* What you should do
Rewrite the data from the line with "How far from" through the end, replacing "photo" with "image" and leaving everything else unchanged.

<<<<

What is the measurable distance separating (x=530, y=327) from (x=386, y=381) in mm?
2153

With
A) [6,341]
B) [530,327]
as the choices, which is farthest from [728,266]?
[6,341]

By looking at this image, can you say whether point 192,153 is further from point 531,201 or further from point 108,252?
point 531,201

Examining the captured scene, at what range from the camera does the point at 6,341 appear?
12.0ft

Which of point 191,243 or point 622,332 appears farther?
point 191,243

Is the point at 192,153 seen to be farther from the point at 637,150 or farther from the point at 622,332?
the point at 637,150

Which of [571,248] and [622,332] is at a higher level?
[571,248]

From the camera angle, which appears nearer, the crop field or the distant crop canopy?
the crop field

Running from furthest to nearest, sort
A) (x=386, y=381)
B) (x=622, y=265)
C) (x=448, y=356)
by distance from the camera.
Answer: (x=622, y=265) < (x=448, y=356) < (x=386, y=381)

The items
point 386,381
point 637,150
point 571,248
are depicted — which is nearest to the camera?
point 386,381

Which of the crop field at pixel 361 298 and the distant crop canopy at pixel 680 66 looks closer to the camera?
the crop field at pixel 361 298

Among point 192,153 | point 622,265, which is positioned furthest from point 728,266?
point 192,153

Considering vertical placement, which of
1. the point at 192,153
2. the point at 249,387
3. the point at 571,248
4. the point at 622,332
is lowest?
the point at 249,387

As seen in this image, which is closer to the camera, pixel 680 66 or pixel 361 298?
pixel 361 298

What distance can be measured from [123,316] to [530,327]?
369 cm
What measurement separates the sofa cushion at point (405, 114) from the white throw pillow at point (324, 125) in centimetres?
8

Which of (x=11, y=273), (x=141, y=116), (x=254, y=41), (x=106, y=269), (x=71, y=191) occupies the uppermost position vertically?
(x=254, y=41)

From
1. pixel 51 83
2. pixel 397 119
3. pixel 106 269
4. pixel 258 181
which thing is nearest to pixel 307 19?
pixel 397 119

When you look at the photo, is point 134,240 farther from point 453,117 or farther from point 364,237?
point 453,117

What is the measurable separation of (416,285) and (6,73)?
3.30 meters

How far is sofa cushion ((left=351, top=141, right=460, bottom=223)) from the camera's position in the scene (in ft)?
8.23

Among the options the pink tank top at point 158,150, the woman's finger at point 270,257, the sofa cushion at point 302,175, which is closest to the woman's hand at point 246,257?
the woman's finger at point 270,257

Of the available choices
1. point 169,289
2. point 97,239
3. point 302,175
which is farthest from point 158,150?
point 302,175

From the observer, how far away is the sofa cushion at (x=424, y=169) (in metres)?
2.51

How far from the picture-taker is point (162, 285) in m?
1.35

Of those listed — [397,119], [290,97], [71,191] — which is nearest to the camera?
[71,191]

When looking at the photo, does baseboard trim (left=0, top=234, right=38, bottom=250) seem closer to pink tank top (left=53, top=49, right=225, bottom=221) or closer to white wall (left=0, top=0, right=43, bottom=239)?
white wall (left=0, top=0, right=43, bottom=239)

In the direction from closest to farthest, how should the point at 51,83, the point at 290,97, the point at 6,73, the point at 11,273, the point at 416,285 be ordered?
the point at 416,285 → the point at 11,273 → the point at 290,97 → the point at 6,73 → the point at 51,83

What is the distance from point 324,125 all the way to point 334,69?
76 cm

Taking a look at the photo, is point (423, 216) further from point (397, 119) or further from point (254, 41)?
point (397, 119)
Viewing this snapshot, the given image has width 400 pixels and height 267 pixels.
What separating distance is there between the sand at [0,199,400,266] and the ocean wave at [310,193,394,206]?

>>>>

* Result below
How far from the picture-taker is point (162, 285) in m?
1.35

Of those listed — [397,119], [290,97], [71,191] — which is nearest to the camera?
[71,191]

When looking at the image, does baseboard trim (left=0, top=234, right=38, bottom=250) seem closer to pink tank top (left=53, top=49, right=225, bottom=221) or closer to white wall (left=0, top=0, right=43, bottom=239)?
white wall (left=0, top=0, right=43, bottom=239)

In the direction from closest to farthest, how should the point at 51,83, the point at 290,97, the point at 6,73, the point at 11,273, the point at 416,285 be ordered?
the point at 416,285 → the point at 11,273 → the point at 290,97 → the point at 6,73 → the point at 51,83

What is the distance from point 324,125 all the way to point 334,69?
76 cm

Taking a look at the image, is point (423, 216) further from point (397, 119) or further from point (254, 41)?
point (397, 119)
Viewing this snapshot, the given image has width 400 pixels and height 267 pixels.
What separating distance is there between the sand at [0,199,400,266] and the ocean wave at [310,193,394,206]?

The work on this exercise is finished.